**Exercise requirements**
Update the items below by replacing "blue jeans" with "denim pants" wherever it occurs, leaving everything else unchanged. Leave the pictures out of your answer.

**Given records**
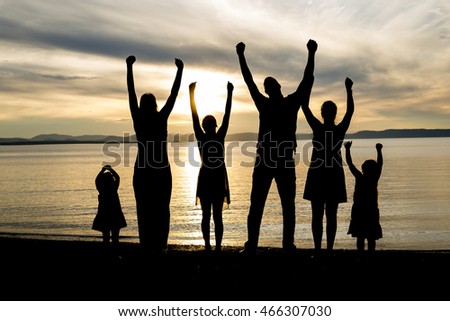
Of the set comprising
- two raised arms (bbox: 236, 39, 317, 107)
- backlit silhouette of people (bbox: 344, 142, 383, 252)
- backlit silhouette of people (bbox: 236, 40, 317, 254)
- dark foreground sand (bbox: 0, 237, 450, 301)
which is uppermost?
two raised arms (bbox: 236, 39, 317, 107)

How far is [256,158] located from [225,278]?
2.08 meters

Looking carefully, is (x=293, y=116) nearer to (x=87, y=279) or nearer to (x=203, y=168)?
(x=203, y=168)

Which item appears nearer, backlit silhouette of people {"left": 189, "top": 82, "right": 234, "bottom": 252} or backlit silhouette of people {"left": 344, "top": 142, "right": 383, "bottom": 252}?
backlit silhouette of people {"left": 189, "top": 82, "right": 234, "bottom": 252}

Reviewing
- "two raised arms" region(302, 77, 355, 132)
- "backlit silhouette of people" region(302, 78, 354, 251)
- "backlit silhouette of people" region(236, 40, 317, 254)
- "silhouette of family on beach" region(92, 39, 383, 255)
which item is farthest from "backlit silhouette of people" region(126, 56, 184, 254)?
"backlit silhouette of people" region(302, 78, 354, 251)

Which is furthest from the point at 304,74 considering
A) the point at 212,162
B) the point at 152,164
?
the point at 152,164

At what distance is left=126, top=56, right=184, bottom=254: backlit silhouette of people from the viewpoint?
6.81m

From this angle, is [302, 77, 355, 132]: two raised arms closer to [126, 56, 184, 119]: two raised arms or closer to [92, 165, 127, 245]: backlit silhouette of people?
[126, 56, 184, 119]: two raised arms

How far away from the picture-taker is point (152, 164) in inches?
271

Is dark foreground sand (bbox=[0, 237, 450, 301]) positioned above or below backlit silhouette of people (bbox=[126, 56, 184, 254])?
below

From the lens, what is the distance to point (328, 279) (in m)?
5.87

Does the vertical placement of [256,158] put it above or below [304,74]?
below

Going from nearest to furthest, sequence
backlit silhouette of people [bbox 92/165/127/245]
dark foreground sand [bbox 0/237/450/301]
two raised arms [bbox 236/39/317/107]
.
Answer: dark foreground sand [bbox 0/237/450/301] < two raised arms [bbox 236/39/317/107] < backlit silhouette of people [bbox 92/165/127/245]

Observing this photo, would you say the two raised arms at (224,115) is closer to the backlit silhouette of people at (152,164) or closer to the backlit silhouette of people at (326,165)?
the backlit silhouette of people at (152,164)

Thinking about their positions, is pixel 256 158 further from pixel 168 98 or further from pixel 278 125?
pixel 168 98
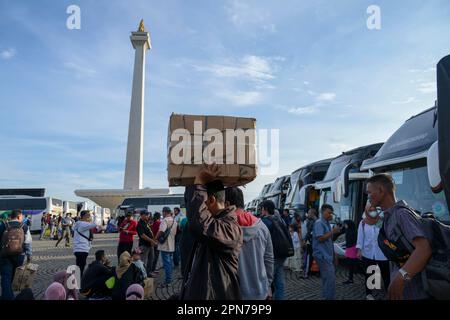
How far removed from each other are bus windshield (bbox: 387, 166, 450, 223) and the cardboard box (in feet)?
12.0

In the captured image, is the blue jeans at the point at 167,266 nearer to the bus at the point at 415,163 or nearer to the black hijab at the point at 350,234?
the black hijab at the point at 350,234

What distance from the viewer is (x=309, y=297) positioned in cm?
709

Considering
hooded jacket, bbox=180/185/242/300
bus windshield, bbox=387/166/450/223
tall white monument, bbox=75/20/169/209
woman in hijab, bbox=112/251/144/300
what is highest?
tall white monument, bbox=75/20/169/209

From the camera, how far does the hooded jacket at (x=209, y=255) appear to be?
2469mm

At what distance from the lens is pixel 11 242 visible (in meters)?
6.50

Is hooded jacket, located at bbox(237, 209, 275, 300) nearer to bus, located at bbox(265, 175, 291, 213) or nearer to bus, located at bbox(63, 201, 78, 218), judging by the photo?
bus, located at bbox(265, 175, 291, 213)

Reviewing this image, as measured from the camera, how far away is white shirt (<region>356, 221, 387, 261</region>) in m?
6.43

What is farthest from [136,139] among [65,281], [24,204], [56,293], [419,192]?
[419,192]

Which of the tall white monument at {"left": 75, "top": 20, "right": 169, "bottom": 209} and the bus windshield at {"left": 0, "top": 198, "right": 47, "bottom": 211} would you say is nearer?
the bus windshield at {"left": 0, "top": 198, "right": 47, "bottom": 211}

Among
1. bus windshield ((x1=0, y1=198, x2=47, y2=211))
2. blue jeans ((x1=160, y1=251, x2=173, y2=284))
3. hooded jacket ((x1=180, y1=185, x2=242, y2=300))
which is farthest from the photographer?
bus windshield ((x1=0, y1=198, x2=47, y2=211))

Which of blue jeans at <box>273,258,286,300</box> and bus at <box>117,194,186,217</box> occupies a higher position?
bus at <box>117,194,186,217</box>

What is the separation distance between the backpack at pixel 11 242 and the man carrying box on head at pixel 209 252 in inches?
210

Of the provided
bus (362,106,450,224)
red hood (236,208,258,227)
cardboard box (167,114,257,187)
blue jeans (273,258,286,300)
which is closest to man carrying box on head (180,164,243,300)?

**Result of the exercise**
Of the set comprising
- two raised arms (bbox: 236, 39, 317, 107)
- backlit silhouette of people (bbox: 344, 142, 383, 252)
- backlit silhouette of people (bbox: 236, 40, 317, 254)
- dark foreground sand (bbox: 0, 237, 450, 301)
which is uppermost?
two raised arms (bbox: 236, 39, 317, 107)

How far is [256,158] located from [225,278]?
2.08 meters

Looking carefully, is (x=293, y=116) nearer to (x=87, y=279) or nearer to (x=203, y=168)?
(x=203, y=168)

Which item appears nearer, backlit silhouette of people {"left": 189, "top": 82, "right": 234, "bottom": 252} or backlit silhouette of people {"left": 344, "top": 142, "right": 383, "bottom": 252}?
backlit silhouette of people {"left": 189, "top": 82, "right": 234, "bottom": 252}

Reviewing
- "two raised arms" region(302, 77, 355, 132)
- "backlit silhouette of people" region(302, 78, 354, 251)
- "backlit silhouette of people" region(236, 40, 317, 254)
- "silhouette of family on beach" region(92, 39, 383, 255)
which item is farthest from "backlit silhouette of people" region(126, 56, 184, 254)?
"backlit silhouette of people" region(302, 78, 354, 251)

Which is furthest from the point at 304,74 considering
A) the point at 212,162
B) the point at 152,164
?
the point at 152,164

At what distance is left=126, top=56, right=184, bottom=254: backlit silhouette of people from the viewpoint?
6.81m

From this angle, is [302, 77, 355, 132]: two raised arms closer to [126, 56, 184, 119]: two raised arms or closer to [92, 165, 127, 245]: backlit silhouette of people?
[126, 56, 184, 119]: two raised arms

How far away from the picture-taker is point (152, 164) in inches?
271

Is dark foreground sand (bbox=[0, 237, 450, 301]) positioned above or below backlit silhouette of people (bbox=[126, 56, 184, 254])?
below

From the lens, what is the distance to point (328, 279) (in m)?
5.87

Does the vertical placement of [256,158] put it above or below [304,74]?
below

Going from nearest to furthest, sequence
backlit silhouette of people [bbox 92/165/127/245]
dark foreground sand [bbox 0/237/450/301]
two raised arms [bbox 236/39/317/107]
.
Answer: dark foreground sand [bbox 0/237/450/301] < two raised arms [bbox 236/39/317/107] < backlit silhouette of people [bbox 92/165/127/245]

Observing this photo, would you say the two raised arms at (224,115) is closer to the backlit silhouette of people at (152,164) or closer to the backlit silhouette of people at (326,165)?
the backlit silhouette of people at (152,164)

Thinking about their positions, is pixel 256 158 further from pixel 168 98 or further from pixel 278 125?
pixel 168 98
How far removed from each other are bus windshield (bbox: 387, 166, 450, 223) and the cardboard box (in feet)?
12.0

In the captured image, is the denim pants at the point at 167,266 nearer to the bus at the point at 415,163 or nearer to the black hijab at the point at 350,234?
the black hijab at the point at 350,234

What distance from the viewer is (x=309, y=297) positioned in cm?
709

Considering
hooded jacket, bbox=180/185/242/300
bus windshield, bbox=387/166/450/223
tall white monument, bbox=75/20/169/209
woman in hijab, bbox=112/251/144/300
what is highest?
tall white monument, bbox=75/20/169/209

From the camera, how far does the hooded jacket at (x=209, y=255) appear to be?
2469mm

At what distance from the lens is pixel 11 242 visible (in meters)?
6.50

Is hooded jacket, located at bbox(237, 209, 275, 300) nearer to bus, located at bbox(265, 175, 291, 213) or nearer to bus, located at bbox(63, 201, 78, 218), judging by the photo?
bus, located at bbox(265, 175, 291, 213)

Reviewing this image, as measured from the camera, how far away is white shirt (<region>356, 221, 387, 261</region>) in m?
6.43

What is farthest from [136,139] among [65,281], [24,204], [56,293], [419,192]?
[419,192]

Which of the tall white monument at {"left": 75, "top": 20, "right": 169, "bottom": 209} and the bus windshield at {"left": 0, "top": 198, "right": 47, "bottom": 211} would you say is nearer?
the bus windshield at {"left": 0, "top": 198, "right": 47, "bottom": 211}

Among
1. bus windshield ((x1=0, y1=198, x2=47, y2=211))
2. denim pants ((x1=160, y1=251, x2=173, y2=284))
3. hooded jacket ((x1=180, y1=185, x2=242, y2=300))
which is farthest from the photographer?
bus windshield ((x1=0, y1=198, x2=47, y2=211))

Which of denim pants at <box>273,258,286,300</box> and bus at <box>117,194,186,217</box> occupies a higher position?
bus at <box>117,194,186,217</box>

What is the separation distance between the backpack at pixel 11 242 and the man carrying box on head at pixel 209 252 in inches?
210

Of the provided
bus (362,106,450,224)
red hood (236,208,258,227)
cardboard box (167,114,257,187)
denim pants (273,258,286,300)
which is closest to man carrying box on head (180,164,243,300)?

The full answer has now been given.